The trial will involve a race charter mark designed by the Equality Challenge Unit to tackle inequalities in higher education.
The charter could be open to all universities by 2015 if the trial is successful.
Institutions taking part must work to improve the representation, progression and success of minority ethnic staff and students, and submit an action plan for future progress.
The scheme is similar to the ECU’s successful Athena Swan Charter for Women in Science.
The 30 universities that have signed up include Russell Group institutions such as the University of Exeter and the University of Oxford, smaller research intensives such as the University of Reading and the University of St Andrews, and post-1992 institutions such as Coventry University, De Montfort University and Staffordshire University.
Claire Herbert, senior policy adviser at the ECU, said: “We all know that there continue to be racial inequalities in higher education…. Participation in the charter mark involves being brave enough to reflect honestly on areas where more work is needed.”
She added: “It is inspiring to see these institutions step up to the challenge and show how much they value equality for all their staff and students.”

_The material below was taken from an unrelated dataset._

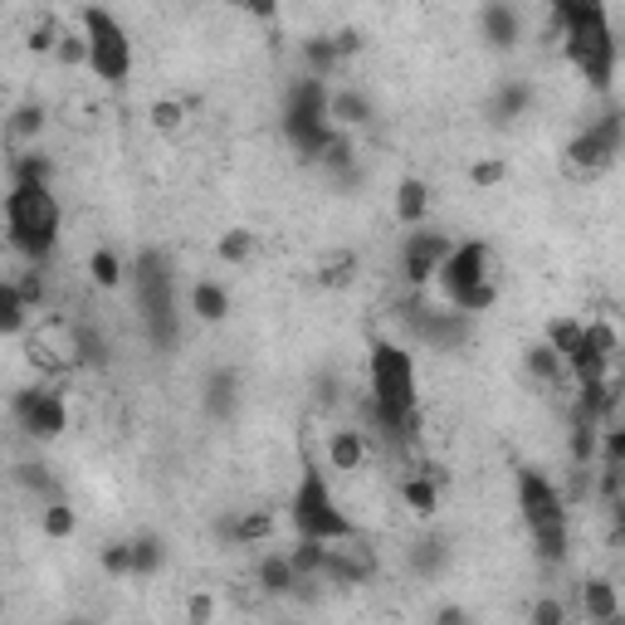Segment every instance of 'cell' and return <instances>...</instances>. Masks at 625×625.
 <instances>
[{"label": "cell", "mask_w": 625, "mask_h": 625, "mask_svg": "<svg viewBox=\"0 0 625 625\" xmlns=\"http://www.w3.org/2000/svg\"><path fill=\"white\" fill-rule=\"evenodd\" d=\"M298 571H294V562H288V552H264V557L255 562V587H259V597L264 601H288L298 591Z\"/></svg>", "instance_id": "cell-12"}, {"label": "cell", "mask_w": 625, "mask_h": 625, "mask_svg": "<svg viewBox=\"0 0 625 625\" xmlns=\"http://www.w3.org/2000/svg\"><path fill=\"white\" fill-rule=\"evenodd\" d=\"M328 118H332V128H338V132H347V128H367V122L377 118V103H372L362 89H332Z\"/></svg>", "instance_id": "cell-16"}, {"label": "cell", "mask_w": 625, "mask_h": 625, "mask_svg": "<svg viewBox=\"0 0 625 625\" xmlns=\"http://www.w3.org/2000/svg\"><path fill=\"white\" fill-rule=\"evenodd\" d=\"M148 118L162 138H176V132H186V122H191V108H186L181 98H152Z\"/></svg>", "instance_id": "cell-25"}, {"label": "cell", "mask_w": 625, "mask_h": 625, "mask_svg": "<svg viewBox=\"0 0 625 625\" xmlns=\"http://www.w3.org/2000/svg\"><path fill=\"white\" fill-rule=\"evenodd\" d=\"M396 498H401L405 514L415 518H431L435 508H440V484H435L431 469H411V474L396 479Z\"/></svg>", "instance_id": "cell-14"}, {"label": "cell", "mask_w": 625, "mask_h": 625, "mask_svg": "<svg viewBox=\"0 0 625 625\" xmlns=\"http://www.w3.org/2000/svg\"><path fill=\"white\" fill-rule=\"evenodd\" d=\"M288 518H294V533L312 538V543H352L357 538V518L342 508L328 474L312 460H304V474H298L294 498H288Z\"/></svg>", "instance_id": "cell-4"}, {"label": "cell", "mask_w": 625, "mask_h": 625, "mask_svg": "<svg viewBox=\"0 0 625 625\" xmlns=\"http://www.w3.org/2000/svg\"><path fill=\"white\" fill-rule=\"evenodd\" d=\"M98 567H103V577L128 581V577H138V552H132V543H108L98 557Z\"/></svg>", "instance_id": "cell-28"}, {"label": "cell", "mask_w": 625, "mask_h": 625, "mask_svg": "<svg viewBox=\"0 0 625 625\" xmlns=\"http://www.w3.org/2000/svg\"><path fill=\"white\" fill-rule=\"evenodd\" d=\"M528 625H567V601L562 597H538L528 606Z\"/></svg>", "instance_id": "cell-33"}, {"label": "cell", "mask_w": 625, "mask_h": 625, "mask_svg": "<svg viewBox=\"0 0 625 625\" xmlns=\"http://www.w3.org/2000/svg\"><path fill=\"white\" fill-rule=\"evenodd\" d=\"M518 518H523L528 538H533L543 562H567L571 547V508L562 498V484H552L543 469H518L514 474Z\"/></svg>", "instance_id": "cell-2"}, {"label": "cell", "mask_w": 625, "mask_h": 625, "mask_svg": "<svg viewBox=\"0 0 625 625\" xmlns=\"http://www.w3.org/2000/svg\"><path fill=\"white\" fill-rule=\"evenodd\" d=\"M494 249L484 245V239H460L455 245V255L445 259L440 279H435V288L445 294V304H460L464 294H474L479 284H494Z\"/></svg>", "instance_id": "cell-8"}, {"label": "cell", "mask_w": 625, "mask_h": 625, "mask_svg": "<svg viewBox=\"0 0 625 625\" xmlns=\"http://www.w3.org/2000/svg\"><path fill=\"white\" fill-rule=\"evenodd\" d=\"M49 176H55V162L39 148H25L10 162V186H49Z\"/></svg>", "instance_id": "cell-23"}, {"label": "cell", "mask_w": 625, "mask_h": 625, "mask_svg": "<svg viewBox=\"0 0 625 625\" xmlns=\"http://www.w3.org/2000/svg\"><path fill=\"white\" fill-rule=\"evenodd\" d=\"M45 132V108H20L10 122V138H39Z\"/></svg>", "instance_id": "cell-36"}, {"label": "cell", "mask_w": 625, "mask_h": 625, "mask_svg": "<svg viewBox=\"0 0 625 625\" xmlns=\"http://www.w3.org/2000/svg\"><path fill=\"white\" fill-rule=\"evenodd\" d=\"M10 415L30 440H59L69 431V401L55 387H20L10 396Z\"/></svg>", "instance_id": "cell-7"}, {"label": "cell", "mask_w": 625, "mask_h": 625, "mask_svg": "<svg viewBox=\"0 0 625 625\" xmlns=\"http://www.w3.org/2000/svg\"><path fill=\"white\" fill-rule=\"evenodd\" d=\"M186 304H191V312L201 322H225L231 318V288L225 284H215V279H196L191 284V294H186Z\"/></svg>", "instance_id": "cell-17"}, {"label": "cell", "mask_w": 625, "mask_h": 625, "mask_svg": "<svg viewBox=\"0 0 625 625\" xmlns=\"http://www.w3.org/2000/svg\"><path fill=\"white\" fill-rule=\"evenodd\" d=\"M89 279H93V288L113 294V288H122V279H128V264H122V255L113 245H98L89 255Z\"/></svg>", "instance_id": "cell-21"}, {"label": "cell", "mask_w": 625, "mask_h": 625, "mask_svg": "<svg viewBox=\"0 0 625 625\" xmlns=\"http://www.w3.org/2000/svg\"><path fill=\"white\" fill-rule=\"evenodd\" d=\"M274 533H279L274 508H245L235 518V547H264Z\"/></svg>", "instance_id": "cell-19"}, {"label": "cell", "mask_w": 625, "mask_h": 625, "mask_svg": "<svg viewBox=\"0 0 625 625\" xmlns=\"http://www.w3.org/2000/svg\"><path fill=\"white\" fill-rule=\"evenodd\" d=\"M508 181V156H474L469 162V186L474 191H498Z\"/></svg>", "instance_id": "cell-27"}, {"label": "cell", "mask_w": 625, "mask_h": 625, "mask_svg": "<svg viewBox=\"0 0 625 625\" xmlns=\"http://www.w3.org/2000/svg\"><path fill=\"white\" fill-rule=\"evenodd\" d=\"M431 625H474V616H469V606H460V601H445V606H435Z\"/></svg>", "instance_id": "cell-37"}, {"label": "cell", "mask_w": 625, "mask_h": 625, "mask_svg": "<svg viewBox=\"0 0 625 625\" xmlns=\"http://www.w3.org/2000/svg\"><path fill=\"white\" fill-rule=\"evenodd\" d=\"M431 205H435L431 181H421V176H401V181H396L391 211H396V221H401L405 231H421V225L431 221Z\"/></svg>", "instance_id": "cell-13"}, {"label": "cell", "mask_w": 625, "mask_h": 625, "mask_svg": "<svg viewBox=\"0 0 625 625\" xmlns=\"http://www.w3.org/2000/svg\"><path fill=\"white\" fill-rule=\"evenodd\" d=\"M597 464H611V469L625 464V421L601 431V460H597Z\"/></svg>", "instance_id": "cell-34"}, {"label": "cell", "mask_w": 625, "mask_h": 625, "mask_svg": "<svg viewBox=\"0 0 625 625\" xmlns=\"http://www.w3.org/2000/svg\"><path fill=\"white\" fill-rule=\"evenodd\" d=\"M59 201L49 186H10L5 196V235H10V249L25 255L30 264H45L59 245Z\"/></svg>", "instance_id": "cell-3"}, {"label": "cell", "mask_w": 625, "mask_h": 625, "mask_svg": "<svg viewBox=\"0 0 625 625\" xmlns=\"http://www.w3.org/2000/svg\"><path fill=\"white\" fill-rule=\"evenodd\" d=\"M186 625H215V597L211 591H191V597H186Z\"/></svg>", "instance_id": "cell-35"}, {"label": "cell", "mask_w": 625, "mask_h": 625, "mask_svg": "<svg viewBox=\"0 0 625 625\" xmlns=\"http://www.w3.org/2000/svg\"><path fill=\"white\" fill-rule=\"evenodd\" d=\"M557 20H562V55L577 69V79L587 89L606 93L616 79V59H621V39L611 25V10L597 0H557Z\"/></svg>", "instance_id": "cell-1"}, {"label": "cell", "mask_w": 625, "mask_h": 625, "mask_svg": "<svg viewBox=\"0 0 625 625\" xmlns=\"http://www.w3.org/2000/svg\"><path fill=\"white\" fill-rule=\"evenodd\" d=\"M577 611H581V621H587V625H606V621L625 616L621 587L611 577H587L577 587Z\"/></svg>", "instance_id": "cell-10"}, {"label": "cell", "mask_w": 625, "mask_h": 625, "mask_svg": "<svg viewBox=\"0 0 625 625\" xmlns=\"http://www.w3.org/2000/svg\"><path fill=\"white\" fill-rule=\"evenodd\" d=\"M621 498H625V464H621Z\"/></svg>", "instance_id": "cell-38"}, {"label": "cell", "mask_w": 625, "mask_h": 625, "mask_svg": "<svg viewBox=\"0 0 625 625\" xmlns=\"http://www.w3.org/2000/svg\"><path fill=\"white\" fill-rule=\"evenodd\" d=\"M39 533H45L49 543H69V538L79 533V508H69L64 498L45 504V508H39Z\"/></svg>", "instance_id": "cell-22"}, {"label": "cell", "mask_w": 625, "mask_h": 625, "mask_svg": "<svg viewBox=\"0 0 625 625\" xmlns=\"http://www.w3.org/2000/svg\"><path fill=\"white\" fill-rule=\"evenodd\" d=\"M367 431H357V425H338V431L328 435V445H322V460L328 469H338V474H362L367 469Z\"/></svg>", "instance_id": "cell-11"}, {"label": "cell", "mask_w": 625, "mask_h": 625, "mask_svg": "<svg viewBox=\"0 0 625 625\" xmlns=\"http://www.w3.org/2000/svg\"><path fill=\"white\" fill-rule=\"evenodd\" d=\"M479 35L494 49H514L523 39V10L518 5H484L479 10Z\"/></svg>", "instance_id": "cell-15"}, {"label": "cell", "mask_w": 625, "mask_h": 625, "mask_svg": "<svg viewBox=\"0 0 625 625\" xmlns=\"http://www.w3.org/2000/svg\"><path fill=\"white\" fill-rule=\"evenodd\" d=\"M30 312H35V308L20 298L15 284H0V332H5V338H30V328H35Z\"/></svg>", "instance_id": "cell-20"}, {"label": "cell", "mask_w": 625, "mask_h": 625, "mask_svg": "<svg viewBox=\"0 0 625 625\" xmlns=\"http://www.w3.org/2000/svg\"><path fill=\"white\" fill-rule=\"evenodd\" d=\"M621 148H625V113L611 108V113H601V118H591L587 128L567 142V152L562 156H567L571 176H597V172H606V166L616 162Z\"/></svg>", "instance_id": "cell-6"}, {"label": "cell", "mask_w": 625, "mask_h": 625, "mask_svg": "<svg viewBox=\"0 0 625 625\" xmlns=\"http://www.w3.org/2000/svg\"><path fill=\"white\" fill-rule=\"evenodd\" d=\"M587 322V347L597 352V357H606L611 367H616V357L625 352V338H621V328L611 318H581Z\"/></svg>", "instance_id": "cell-24"}, {"label": "cell", "mask_w": 625, "mask_h": 625, "mask_svg": "<svg viewBox=\"0 0 625 625\" xmlns=\"http://www.w3.org/2000/svg\"><path fill=\"white\" fill-rule=\"evenodd\" d=\"M132 552H138V577H156L166 562V547L156 538H132Z\"/></svg>", "instance_id": "cell-32"}, {"label": "cell", "mask_w": 625, "mask_h": 625, "mask_svg": "<svg viewBox=\"0 0 625 625\" xmlns=\"http://www.w3.org/2000/svg\"><path fill=\"white\" fill-rule=\"evenodd\" d=\"M215 259H221V264H249V259H255V235L249 231H225L221 239H215Z\"/></svg>", "instance_id": "cell-30"}, {"label": "cell", "mask_w": 625, "mask_h": 625, "mask_svg": "<svg viewBox=\"0 0 625 625\" xmlns=\"http://www.w3.org/2000/svg\"><path fill=\"white\" fill-rule=\"evenodd\" d=\"M455 245H460V239H450L445 231H431V225H421V231L405 235L401 274H405V284H411V294H425V288L440 279V269H445V259L455 255Z\"/></svg>", "instance_id": "cell-9"}, {"label": "cell", "mask_w": 625, "mask_h": 625, "mask_svg": "<svg viewBox=\"0 0 625 625\" xmlns=\"http://www.w3.org/2000/svg\"><path fill=\"white\" fill-rule=\"evenodd\" d=\"M55 64H59V69H89V35L79 30V20L64 30V39H59Z\"/></svg>", "instance_id": "cell-29"}, {"label": "cell", "mask_w": 625, "mask_h": 625, "mask_svg": "<svg viewBox=\"0 0 625 625\" xmlns=\"http://www.w3.org/2000/svg\"><path fill=\"white\" fill-rule=\"evenodd\" d=\"M352 279H357V259H352V255L322 259V269H318V284H322V288H347Z\"/></svg>", "instance_id": "cell-31"}, {"label": "cell", "mask_w": 625, "mask_h": 625, "mask_svg": "<svg viewBox=\"0 0 625 625\" xmlns=\"http://www.w3.org/2000/svg\"><path fill=\"white\" fill-rule=\"evenodd\" d=\"M606 625H625V616H616V621H606Z\"/></svg>", "instance_id": "cell-39"}, {"label": "cell", "mask_w": 625, "mask_h": 625, "mask_svg": "<svg viewBox=\"0 0 625 625\" xmlns=\"http://www.w3.org/2000/svg\"><path fill=\"white\" fill-rule=\"evenodd\" d=\"M79 30L89 35V69L98 83H128L132 79V35L122 20L103 5L79 10Z\"/></svg>", "instance_id": "cell-5"}, {"label": "cell", "mask_w": 625, "mask_h": 625, "mask_svg": "<svg viewBox=\"0 0 625 625\" xmlns=\"http://www.w3.org/2000/svg\"><path fill=\"white\" fill-rule=\"evenodd\" d=\"M328 547H332V543H312V538H298V543L284 547V552H288V562H294L298 577H322V571H328Z\"/></svg>", "instance_id": "cell-26"}, {"label": "cell", "mask_w": 625, "mask_h": 625, "mask_svg": "<svg viewBox=\"0 0 625 625\" xmlns=\"http://www.w3.org/2000/svg\"><path fill=\"white\" fill-rule=\"evenodd\" d=\"M543 342L557 352L562 362L581 357V352H587V322H581V318H552L543 328Z\"/></svg>", "instance_id": "cell-18"}]
</instances>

The views of minority ethnic staff and students collected during the trial will be incorporated into the final charter. Any awards of the charter mark as part of the trial are expected in spring 2015.
A recent report on diversity in higher education by the Campaign for Science and Engineering suggested that black academics account for only 0.2 per cent of professors and 0.4 per cent of researchers. This is despite making up around 3 per cent of the population at large.
Speaking about the initiative, Sarah Main, CaSE director, said: “Unfortunately the data suggest that racial inequality in higher education isn’t yet an issue consigned to the past.”
She added: “I am delighted to see the number and range of universities showing their commitment to asking the difficult questions and honestly looking at how they can address racial inequality within their institutions.”
The ECU is also working to develop a gender equality mark for the social sciences, arts and humanities.